Mais que faire! que faire!” cried Nicolas, catching at somebody’s shoulder for support without seeing whose it was. It was Michel’s, who had not stirred from his side since he had first clasped his arm. Michel’s face was as white as the mother’s; but there was a resolute light in his eyes that was not to be seen in hers.

“Nothing can be done,” answered one of the oldest men in answer to Nicolas’s cry, “nothing, nothing! We do not know where the child is lost. See! there are leagues and leagues of sand; and one might wander miles away from where the poor little creature is at this instant. The great archangel St. Michel protect her!”

“I will go,” said the mother, lifting herself up; and, raising her voice, she called loudly, with a cry that rang and echoed against the walls, “Phine! Phine! my little Phine, come back to thy poor mother!” But there was no answer, except the sobs and prayers of the women and children clustering behind her.

“Thou canst not go!” exclaimed Nicolas; “there are our other little ones to think of; nor can I leave thee and them. My God! is there then no one who will go and seek my little Delphine?”

“I will go,” answered Michel, standing out from among the crowd, and facing it with his white face and resolute eyes; “there is only one among you all upon the Mont who will miss me. I leave my mother to your care. There is no time for me to bid her adieu. If I come back alive, well! if I perish, that will be well also!”

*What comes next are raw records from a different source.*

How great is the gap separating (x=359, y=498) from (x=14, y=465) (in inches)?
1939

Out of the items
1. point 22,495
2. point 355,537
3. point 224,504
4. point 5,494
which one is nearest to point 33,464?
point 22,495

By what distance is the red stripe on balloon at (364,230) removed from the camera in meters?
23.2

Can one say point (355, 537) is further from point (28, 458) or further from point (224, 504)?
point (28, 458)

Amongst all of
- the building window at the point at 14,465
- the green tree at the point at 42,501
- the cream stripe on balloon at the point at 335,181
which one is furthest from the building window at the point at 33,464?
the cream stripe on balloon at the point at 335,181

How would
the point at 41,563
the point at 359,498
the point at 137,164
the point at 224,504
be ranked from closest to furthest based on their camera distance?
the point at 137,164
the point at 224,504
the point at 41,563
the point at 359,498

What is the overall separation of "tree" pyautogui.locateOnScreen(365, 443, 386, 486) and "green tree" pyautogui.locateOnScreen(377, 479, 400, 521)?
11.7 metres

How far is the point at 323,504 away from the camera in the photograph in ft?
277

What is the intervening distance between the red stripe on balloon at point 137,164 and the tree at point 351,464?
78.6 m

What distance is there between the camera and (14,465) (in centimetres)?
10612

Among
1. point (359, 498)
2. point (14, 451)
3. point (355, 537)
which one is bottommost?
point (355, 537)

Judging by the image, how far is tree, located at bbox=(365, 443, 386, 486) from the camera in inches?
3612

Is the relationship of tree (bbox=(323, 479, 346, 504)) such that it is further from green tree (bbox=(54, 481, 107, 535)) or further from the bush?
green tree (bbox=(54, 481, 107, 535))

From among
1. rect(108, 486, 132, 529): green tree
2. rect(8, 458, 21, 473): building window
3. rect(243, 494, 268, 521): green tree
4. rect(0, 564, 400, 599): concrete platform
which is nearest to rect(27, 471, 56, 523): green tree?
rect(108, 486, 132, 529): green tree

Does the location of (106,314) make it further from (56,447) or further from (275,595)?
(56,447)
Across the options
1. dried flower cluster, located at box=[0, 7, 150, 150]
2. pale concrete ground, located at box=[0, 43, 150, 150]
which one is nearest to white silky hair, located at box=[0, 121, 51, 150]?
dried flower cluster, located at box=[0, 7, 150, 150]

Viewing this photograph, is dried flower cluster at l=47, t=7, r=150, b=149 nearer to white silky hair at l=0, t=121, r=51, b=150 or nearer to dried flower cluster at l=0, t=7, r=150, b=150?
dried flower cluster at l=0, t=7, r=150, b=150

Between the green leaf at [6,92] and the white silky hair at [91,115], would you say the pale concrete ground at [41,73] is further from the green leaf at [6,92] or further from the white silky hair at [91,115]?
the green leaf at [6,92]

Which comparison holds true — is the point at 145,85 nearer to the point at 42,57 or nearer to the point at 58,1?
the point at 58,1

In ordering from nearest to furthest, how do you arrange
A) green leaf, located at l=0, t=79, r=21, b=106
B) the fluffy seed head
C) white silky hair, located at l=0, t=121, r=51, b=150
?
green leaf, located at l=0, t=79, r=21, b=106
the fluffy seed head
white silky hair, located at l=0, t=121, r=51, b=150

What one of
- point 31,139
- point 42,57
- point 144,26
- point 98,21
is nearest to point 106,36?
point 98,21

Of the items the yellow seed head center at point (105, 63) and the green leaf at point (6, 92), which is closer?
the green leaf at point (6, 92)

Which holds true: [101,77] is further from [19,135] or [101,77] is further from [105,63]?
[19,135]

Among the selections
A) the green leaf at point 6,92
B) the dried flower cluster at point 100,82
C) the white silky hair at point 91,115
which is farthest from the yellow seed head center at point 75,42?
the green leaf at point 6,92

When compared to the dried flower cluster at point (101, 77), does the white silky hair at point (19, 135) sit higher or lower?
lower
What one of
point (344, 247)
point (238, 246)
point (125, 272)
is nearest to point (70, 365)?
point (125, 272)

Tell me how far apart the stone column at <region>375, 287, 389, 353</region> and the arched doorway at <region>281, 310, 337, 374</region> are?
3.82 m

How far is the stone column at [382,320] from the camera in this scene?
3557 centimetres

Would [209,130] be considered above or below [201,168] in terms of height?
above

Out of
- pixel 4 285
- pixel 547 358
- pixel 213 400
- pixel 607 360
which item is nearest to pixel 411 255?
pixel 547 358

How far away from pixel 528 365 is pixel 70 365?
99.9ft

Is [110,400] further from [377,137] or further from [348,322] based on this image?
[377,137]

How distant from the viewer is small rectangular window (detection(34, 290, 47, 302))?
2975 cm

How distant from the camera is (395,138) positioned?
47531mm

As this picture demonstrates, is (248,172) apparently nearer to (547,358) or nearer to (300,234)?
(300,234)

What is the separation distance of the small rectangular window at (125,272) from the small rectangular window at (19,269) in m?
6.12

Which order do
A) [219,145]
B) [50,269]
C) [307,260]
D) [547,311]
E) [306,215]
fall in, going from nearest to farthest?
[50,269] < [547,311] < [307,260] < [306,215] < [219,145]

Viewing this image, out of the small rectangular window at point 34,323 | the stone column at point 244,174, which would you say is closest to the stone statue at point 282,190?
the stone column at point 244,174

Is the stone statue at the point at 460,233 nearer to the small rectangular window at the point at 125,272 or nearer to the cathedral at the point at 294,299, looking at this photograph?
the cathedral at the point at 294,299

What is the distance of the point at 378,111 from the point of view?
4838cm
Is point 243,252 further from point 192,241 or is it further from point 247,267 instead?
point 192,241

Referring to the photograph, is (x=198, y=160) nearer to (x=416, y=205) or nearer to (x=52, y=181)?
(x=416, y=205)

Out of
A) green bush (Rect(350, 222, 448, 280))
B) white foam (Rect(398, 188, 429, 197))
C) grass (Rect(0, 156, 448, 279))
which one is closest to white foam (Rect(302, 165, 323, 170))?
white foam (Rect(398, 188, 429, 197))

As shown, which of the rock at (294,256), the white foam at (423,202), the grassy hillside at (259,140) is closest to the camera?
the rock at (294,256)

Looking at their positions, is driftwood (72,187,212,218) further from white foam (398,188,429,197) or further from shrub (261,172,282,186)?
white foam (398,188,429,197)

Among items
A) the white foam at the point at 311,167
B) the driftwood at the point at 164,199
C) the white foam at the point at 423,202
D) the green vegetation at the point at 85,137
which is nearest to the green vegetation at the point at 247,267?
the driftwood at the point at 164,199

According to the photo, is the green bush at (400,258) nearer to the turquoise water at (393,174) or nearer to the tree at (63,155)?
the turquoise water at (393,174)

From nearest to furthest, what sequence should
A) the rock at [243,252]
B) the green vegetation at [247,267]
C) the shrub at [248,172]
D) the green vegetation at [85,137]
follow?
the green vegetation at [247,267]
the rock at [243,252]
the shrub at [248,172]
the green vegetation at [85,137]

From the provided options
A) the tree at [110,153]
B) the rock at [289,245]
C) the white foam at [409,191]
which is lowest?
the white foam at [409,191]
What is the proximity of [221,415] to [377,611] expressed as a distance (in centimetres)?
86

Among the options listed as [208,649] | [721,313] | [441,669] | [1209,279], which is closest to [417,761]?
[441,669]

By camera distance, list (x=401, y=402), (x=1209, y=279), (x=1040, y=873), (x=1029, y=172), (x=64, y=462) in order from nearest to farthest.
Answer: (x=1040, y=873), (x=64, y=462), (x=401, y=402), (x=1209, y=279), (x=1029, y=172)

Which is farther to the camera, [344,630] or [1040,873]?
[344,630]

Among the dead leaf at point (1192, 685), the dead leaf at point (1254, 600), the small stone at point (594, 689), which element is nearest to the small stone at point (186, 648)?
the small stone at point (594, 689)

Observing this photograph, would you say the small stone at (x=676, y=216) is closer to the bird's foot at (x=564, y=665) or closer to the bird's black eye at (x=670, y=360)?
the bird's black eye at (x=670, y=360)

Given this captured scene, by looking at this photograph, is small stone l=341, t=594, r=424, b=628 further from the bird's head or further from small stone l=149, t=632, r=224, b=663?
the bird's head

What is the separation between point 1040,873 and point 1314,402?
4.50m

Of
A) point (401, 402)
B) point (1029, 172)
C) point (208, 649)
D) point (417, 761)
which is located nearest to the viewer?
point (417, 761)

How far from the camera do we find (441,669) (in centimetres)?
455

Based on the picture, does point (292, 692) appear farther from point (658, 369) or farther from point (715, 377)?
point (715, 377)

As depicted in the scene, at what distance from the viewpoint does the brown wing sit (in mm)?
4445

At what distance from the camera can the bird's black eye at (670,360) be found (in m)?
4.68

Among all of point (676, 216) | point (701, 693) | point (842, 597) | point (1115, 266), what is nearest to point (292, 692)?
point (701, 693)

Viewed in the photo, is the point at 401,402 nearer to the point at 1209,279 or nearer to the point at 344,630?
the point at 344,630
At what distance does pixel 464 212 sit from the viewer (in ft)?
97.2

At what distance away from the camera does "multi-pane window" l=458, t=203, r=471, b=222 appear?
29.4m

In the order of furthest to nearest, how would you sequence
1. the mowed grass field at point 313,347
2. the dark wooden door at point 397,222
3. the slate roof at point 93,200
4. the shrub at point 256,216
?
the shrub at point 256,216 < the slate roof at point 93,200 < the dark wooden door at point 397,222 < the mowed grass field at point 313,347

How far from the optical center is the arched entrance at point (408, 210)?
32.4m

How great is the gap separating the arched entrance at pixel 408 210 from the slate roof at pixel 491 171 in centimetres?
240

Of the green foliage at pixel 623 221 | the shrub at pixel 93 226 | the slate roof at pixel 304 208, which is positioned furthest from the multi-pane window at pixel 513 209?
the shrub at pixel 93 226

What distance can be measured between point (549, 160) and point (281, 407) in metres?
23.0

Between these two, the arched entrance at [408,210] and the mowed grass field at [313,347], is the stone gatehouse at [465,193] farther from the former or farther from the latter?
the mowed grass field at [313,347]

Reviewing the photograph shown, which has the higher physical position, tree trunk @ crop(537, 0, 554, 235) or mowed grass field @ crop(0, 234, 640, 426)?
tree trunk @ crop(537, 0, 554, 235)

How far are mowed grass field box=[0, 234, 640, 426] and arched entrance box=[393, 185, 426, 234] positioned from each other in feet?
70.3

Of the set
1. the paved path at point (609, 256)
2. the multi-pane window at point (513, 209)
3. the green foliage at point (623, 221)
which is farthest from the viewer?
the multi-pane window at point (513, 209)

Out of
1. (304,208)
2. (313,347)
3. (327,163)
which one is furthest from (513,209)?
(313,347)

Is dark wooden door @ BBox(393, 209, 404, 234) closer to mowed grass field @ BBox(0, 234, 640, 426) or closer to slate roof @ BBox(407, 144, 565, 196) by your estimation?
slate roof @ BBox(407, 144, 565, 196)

Even then there was no cordiality of response on the hearts of his old friends and neighbours. The superstition and prejudice of long years could not be broken down in one moment and by one act of self-sacrifice. They watched Michel as he laid his full creel down from his shoulders, and threw across them the strong square net with which he fished in the ebbing tide. His silence was no less expressive than theirs. Without a sound he passed away barefooted down the rude causeway. His face, as the sun shone on it, was set and resolute with a determination to face the end, whatever the end might be. He might have so trodden the path to Calvary.

He longed to speak to them, to say adieu to them; but he waited in vain for one voice to break the silence. He turned round before he was too far away, and saw them still clustered without the gate; every one of them known to him from his boyhood, the story of whose lives had been bound up with his own and formed a part of his history. They were all there, except his mother, who would soon hear what peril of the sea and peril of the night he was about to face. Tears dimmed his eyes, and made the group grow indistinct, as though the mist had already gathered between him and them. Then he quickened his steps, and the people of Mont St. Michel lost sight of him behind a great buttress of the ramparts.